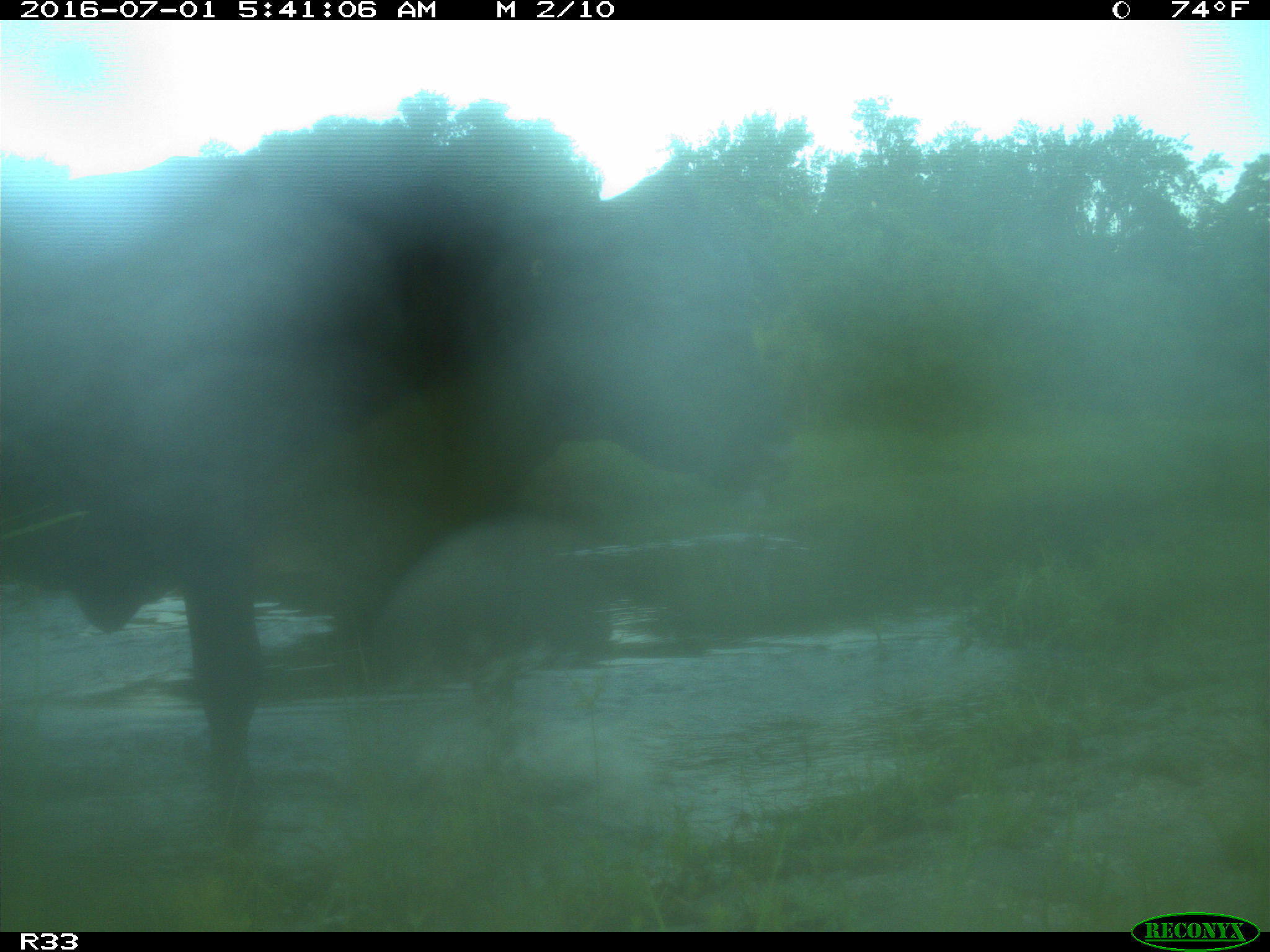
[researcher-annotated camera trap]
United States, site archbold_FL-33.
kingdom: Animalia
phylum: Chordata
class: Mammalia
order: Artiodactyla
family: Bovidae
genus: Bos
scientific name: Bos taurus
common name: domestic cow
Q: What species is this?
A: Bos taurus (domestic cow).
..........
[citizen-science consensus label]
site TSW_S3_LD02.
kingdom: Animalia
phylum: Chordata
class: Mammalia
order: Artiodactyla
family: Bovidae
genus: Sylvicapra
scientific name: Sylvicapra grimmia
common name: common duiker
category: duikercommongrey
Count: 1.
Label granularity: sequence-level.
..........
--- ABOUT THIS EXERCISE ---
An exact copy of the lines above, from the one containing "United States, site archbold_FL-33." through the one containing "A: Bos taurus (domestic cow).", is the whole of the answer.

--- SOLUTION TO THE PROBLEM ---
United States, site archbold_FL-33.
kingdom: Animalia
phylum: Chordata
class: Mammalia
order: Artiodactyla
family: Bovidae
genus: Bos
scientific name: Bos taurus
common name: domestic cow
Q: What species is this?
A: Bos taurus (domestic cow).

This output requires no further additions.